10 000 contre la casse de Duralex

lundi 27 novembre 2006 par Thomas Le mahieu
Emploi . Non loin d’Orléans, des milliers de personnes se sont pressées, dimanche, à la journée « portes ouvertes » de la verrerie. Un parrainage populaire pour les 240 emplois menacés.

Des dizaines de poussettes sous l’escalier de service qui conduit à l’atelier de réparation des moules, puis plus loin au four et aux lignes de production de vaisselle. Un retour trente ans en arrière, quand la verrerie de La Chapelle-Saint-Mesmin, non loin d’Orléans, comptait 1 450 ouvriers au turbin ? Non : un indice d’avenir, de solidarité, et tout un symbole. Ce n’était qu’un pari au début, ça sera une réussite sur toute la ligne à l’arrivée : hier, malgré les rais d’un soleil automnal, plus de 10 000 personnes se sont pressées à la journée « portes ouvertes » chez le célèbre fabricant de vaisselle Duralex. La CGT, à l’initiative de l’opération, avait, il faut le dire, mis le paquet : des dizaines de milliers de tracts distribués dans les villes et les entreprises du département, et des milliers d’affiches placardées sur les murs. Et la population a donc répondu massivement, bien au-delà des espérances.

droit d’alerte bafoué

Dès le matin, une sage foule en file indienne attend avec impatience de pouvoir prendre d’assaut la verrerie, et surtout de caler sous son aile protectrice les 240 salariés aujourd’hui menacés par les agissements d’un patron voyou.
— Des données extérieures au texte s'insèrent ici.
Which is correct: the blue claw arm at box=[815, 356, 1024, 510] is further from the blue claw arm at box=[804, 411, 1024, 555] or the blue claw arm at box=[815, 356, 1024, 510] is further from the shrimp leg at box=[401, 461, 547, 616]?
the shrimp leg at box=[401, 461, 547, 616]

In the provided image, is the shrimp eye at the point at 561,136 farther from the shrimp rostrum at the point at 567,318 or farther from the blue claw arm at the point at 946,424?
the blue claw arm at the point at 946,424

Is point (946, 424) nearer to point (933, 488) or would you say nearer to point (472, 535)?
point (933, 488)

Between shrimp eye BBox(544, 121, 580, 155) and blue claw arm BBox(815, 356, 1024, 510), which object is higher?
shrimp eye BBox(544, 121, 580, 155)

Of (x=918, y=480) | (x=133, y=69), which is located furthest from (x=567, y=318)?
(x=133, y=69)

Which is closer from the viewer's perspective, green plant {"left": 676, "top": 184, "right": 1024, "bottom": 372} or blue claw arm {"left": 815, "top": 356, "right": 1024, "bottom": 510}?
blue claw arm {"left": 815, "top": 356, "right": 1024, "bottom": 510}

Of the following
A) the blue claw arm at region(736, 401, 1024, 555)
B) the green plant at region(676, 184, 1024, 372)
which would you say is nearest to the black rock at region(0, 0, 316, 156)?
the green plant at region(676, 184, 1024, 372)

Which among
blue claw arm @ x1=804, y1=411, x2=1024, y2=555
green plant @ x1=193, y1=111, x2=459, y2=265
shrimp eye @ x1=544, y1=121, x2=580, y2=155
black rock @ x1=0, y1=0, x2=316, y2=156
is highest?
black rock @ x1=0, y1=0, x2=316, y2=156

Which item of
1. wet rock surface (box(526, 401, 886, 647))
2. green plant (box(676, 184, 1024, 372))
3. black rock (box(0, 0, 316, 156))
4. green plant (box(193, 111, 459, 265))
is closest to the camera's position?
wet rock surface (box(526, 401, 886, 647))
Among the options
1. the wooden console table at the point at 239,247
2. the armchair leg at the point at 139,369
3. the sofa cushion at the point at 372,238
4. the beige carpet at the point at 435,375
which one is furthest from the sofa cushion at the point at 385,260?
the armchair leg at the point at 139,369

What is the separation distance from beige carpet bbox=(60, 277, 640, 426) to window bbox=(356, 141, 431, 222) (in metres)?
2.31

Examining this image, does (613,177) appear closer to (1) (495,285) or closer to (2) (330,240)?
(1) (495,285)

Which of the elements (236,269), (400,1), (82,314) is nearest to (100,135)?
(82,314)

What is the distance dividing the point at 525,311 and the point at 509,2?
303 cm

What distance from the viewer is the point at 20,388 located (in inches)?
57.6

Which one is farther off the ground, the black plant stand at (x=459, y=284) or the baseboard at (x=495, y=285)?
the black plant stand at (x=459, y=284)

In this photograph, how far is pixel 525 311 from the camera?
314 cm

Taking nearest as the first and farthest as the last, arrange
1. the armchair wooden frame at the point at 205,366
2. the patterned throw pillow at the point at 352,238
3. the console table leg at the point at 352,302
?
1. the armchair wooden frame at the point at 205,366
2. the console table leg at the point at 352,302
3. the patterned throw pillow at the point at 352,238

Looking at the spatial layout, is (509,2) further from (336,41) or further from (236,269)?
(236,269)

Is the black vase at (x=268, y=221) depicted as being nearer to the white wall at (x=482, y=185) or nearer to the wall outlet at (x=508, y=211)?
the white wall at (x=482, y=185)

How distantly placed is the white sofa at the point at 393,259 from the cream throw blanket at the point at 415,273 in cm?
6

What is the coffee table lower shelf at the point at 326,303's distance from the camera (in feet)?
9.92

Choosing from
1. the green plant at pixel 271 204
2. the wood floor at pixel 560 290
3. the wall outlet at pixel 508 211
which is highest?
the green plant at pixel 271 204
Reprises en novem-bre 2005 par l’homme d’affaires turc Sinan Solmaz, dans le cadre d’un plan de continuation après un premier dépôt de bilan, les deux verreries de Duralex (ex-Saint-Gobain et ex-Bormioli) en France, à Rive-de-Gier (Loire) et à La Chapelle-Saint-Mesmin, vivent des heures difficiles. En fait, au moment du rachat de la fameuse marque et des deux sites de production pour la très modique somme de 37 500 euros, avec une centaine de licenciements à Rive-de-Gier à la clé, l’actionnaire, avec deux partenaires qui ont disparu dans la nature, s’engage à « augmenter les volumes de production » et à « maintenir les emplois pendant trois ans ». Mais, dès le début de cette année, les syndicats s’inquiètent de voir ces deux promesses absolument pas tenues. « Par des courriers au tribunal de commerce et à la préfecture, on a tiré les sonnettes d’alarme en février, raconte Pascal Colichet, secrétaire de la CGT chez Duralex. Mais on ne nous a pas répondu. On a déclenché un droit d’alerte en mars, en constatant des problèmes pour payer les fournisseurs. En juillet, on a fait grève pendant huit jours pour réclamer notamment une mise sous surveillance de l’entreprise avec intervention de la brigade financière : mais là aussi ça a été refusé par le tribunal de commerce... Aujourd’hui, la direction refuse de nous communiquer les documents demandés dans le cadre du droit d’alerte, et de verser l’acompte pour payer le cabinet d’expertise du comité d’entreprise. C’est complètement illégal, mais les pouvoirs publics donnent le sentiment de laisser pourrir la situation. Nous sommes allés au ministère de l’Industrie, il y a quinze jours, faire un topo sur l’entreprise, mais nous n’avons pas été recontactés depuis. »

Duralex sed lex

Alors que les salariés de la verrerie étalent, via le syndicat, les preuves de malversations caractérisées et multiples - dernier exemple en date : les cotisations salariales et patronales ne sont plus versées aux organismes de protection sociale depuis plusieurs mois -, les pouvoirs publics font toujours la sourde oreille. « Nous savons, reprend Pascal Colichet, que Sinan Solmaz, notre actionnaire unique, qui est un distributeur de vaisselles et qui ne possède pas d’autres verreries que celles de Duralex, nous achète des tonnes de produits à un tarif défiant toute concurrence : 50 % en dessous du prix du marché. C’est énorme, c’est un pur et simple détournement de production. Nous exigeons maintenant que la préfecture et le tribunal de commerce fassent respecter la législation française. » Depuis dimanche, les ouvriers de la verrerie de La Chapelle-Saint-Mesmin ne crient plus dans le désert, ou alors c’est un désert peuplé, au bas mot de 10 000 concitoyens solidaires. Tous veulent que la loi soit dure pour les patrons voyous... parce qu’elle est la loi.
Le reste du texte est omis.